The behavior of those who have been instrumental in furthering affirmative action is summed up quite effectively by a quote of Justice Thurgood Marshall found in the autobiography of the liberal judge William O. Douglas&151;"You guys (white males) have been practicing discrimination for years. Now it is our turn." Clearly, such a statement reveals a lack of respect for the expressed duties of a Supreme Court judge. Sadly, however, it is quite representative of the entire era of affirmative action where punitive damages have become juxtaposed with constitutionally-protected rights.

So here, once and for all, I, a member of this country’s majority group, apologize on behalf of myself and all white males for possessing the same skin color as well as the same gender as many of the worst discriminators in American history.

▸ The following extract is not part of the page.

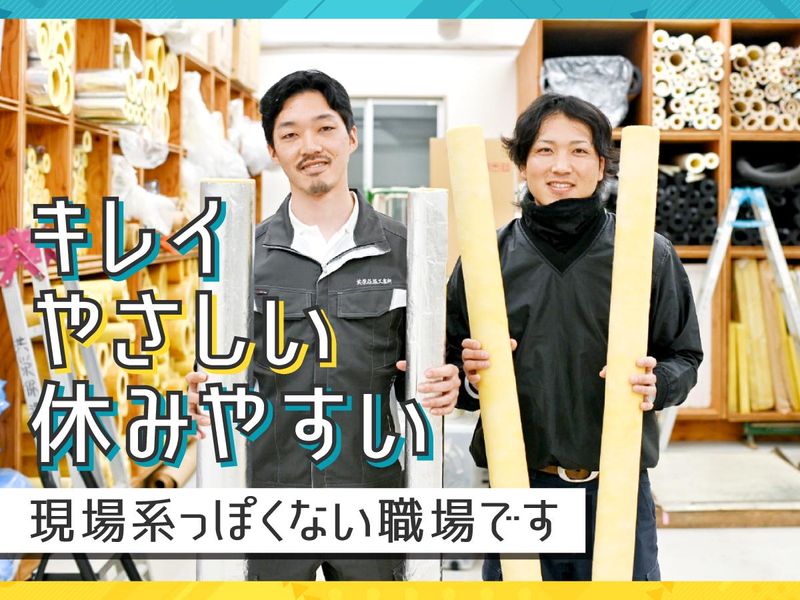 有限会社共栄保温工業所のアルバイト・バイト求人情報-02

With that said, however, the citizens of this great nation must realize that there is no room under the Constitution for legalization designed to punish those who physically resemble past perpetrators of injustice. We must also realize that the term "discrimination" does not only refer to an offense against a minority group. In fact, it applies as much to a white male from Minnesota as it does to a black woman from California. Such a correct interpretation of the term is sorely lacking throughout this country. Without it, the color-blind country that Justice John Marshall Harlan discerned nearly one hundred years ago will continue to exist as one of that views the rights of its citizens through the prism of racial and gender preferences.

Craig Haller is a junior from Kersey, Pennsylvania, majoring in History and Political Science.